Dhaka, Bangladesh — Flood waters in northeastern Bangladesh have claimed at least six lives and affected tens of thousands of people, news reports from the area said Saturday.

 Officials in Maulvibazar,180 miles northeast of Dhaka, could not confirm the death toll but said that at least 79,000 people were marooned by the floods and many have moved to higher ground.

Maulvibazar’s top local official, Syed Mohsin Ali, told The Associated Press in a telephone interview that low-lying areas of the town were under as much as five feet of water, and houses in many rural areas of the district were under as much as 15 feet of water.

Several thousand people affected by floods in the city were moved to safer places, Ali added.

Other officials in the district, reached by telephone, said more than 46,000 acres of cropland were destroyed and about 25,000 homes destroyed by the flooding, which was caused by heavy monsoon rains.

They said soldiers were helping local workers repair 17 breaches on the Manu River embankment. The officials spoke on condition they not be identified.
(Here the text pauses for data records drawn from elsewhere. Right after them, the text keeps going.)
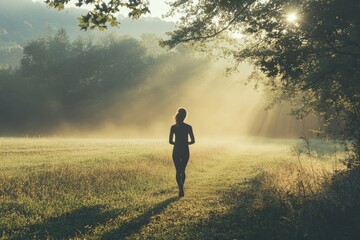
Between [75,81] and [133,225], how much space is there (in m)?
79.6

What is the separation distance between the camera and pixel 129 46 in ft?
306

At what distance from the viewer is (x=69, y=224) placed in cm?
849

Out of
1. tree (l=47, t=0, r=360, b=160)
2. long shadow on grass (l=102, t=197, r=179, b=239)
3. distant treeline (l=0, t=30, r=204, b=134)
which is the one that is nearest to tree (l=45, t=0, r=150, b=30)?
tree (l=47, t=0, r=360, b=160)

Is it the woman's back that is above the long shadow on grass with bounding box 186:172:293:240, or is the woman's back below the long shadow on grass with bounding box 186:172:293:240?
above

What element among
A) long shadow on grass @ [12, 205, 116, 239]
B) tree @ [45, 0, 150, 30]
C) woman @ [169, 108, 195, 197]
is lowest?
long shadow on grass @ [12, 205, 116, 239]

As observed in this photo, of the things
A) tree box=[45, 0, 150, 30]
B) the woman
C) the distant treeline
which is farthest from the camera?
the distant treeline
Railway officials said flooding had cut lines linking Maulvibazar and neighboring Sylhet district with the rest of the country since Monday. Repair work has begun on the railway bridge over the Manu River that was washed away by flood waters; aid the officials, who also demanded anonymity.

Bangladesh, which sits atop the Bay of Bengal and is almost surrounded on three sides by India, was struck by a May 2526 hurricane that killed at least 10,000 people, according to government estimates. Diarrheal diseases that followed the storm killed at least 150 people and infected another 1,000, newspaper reports said.

The impoverished Moslem nation has about 94 million people.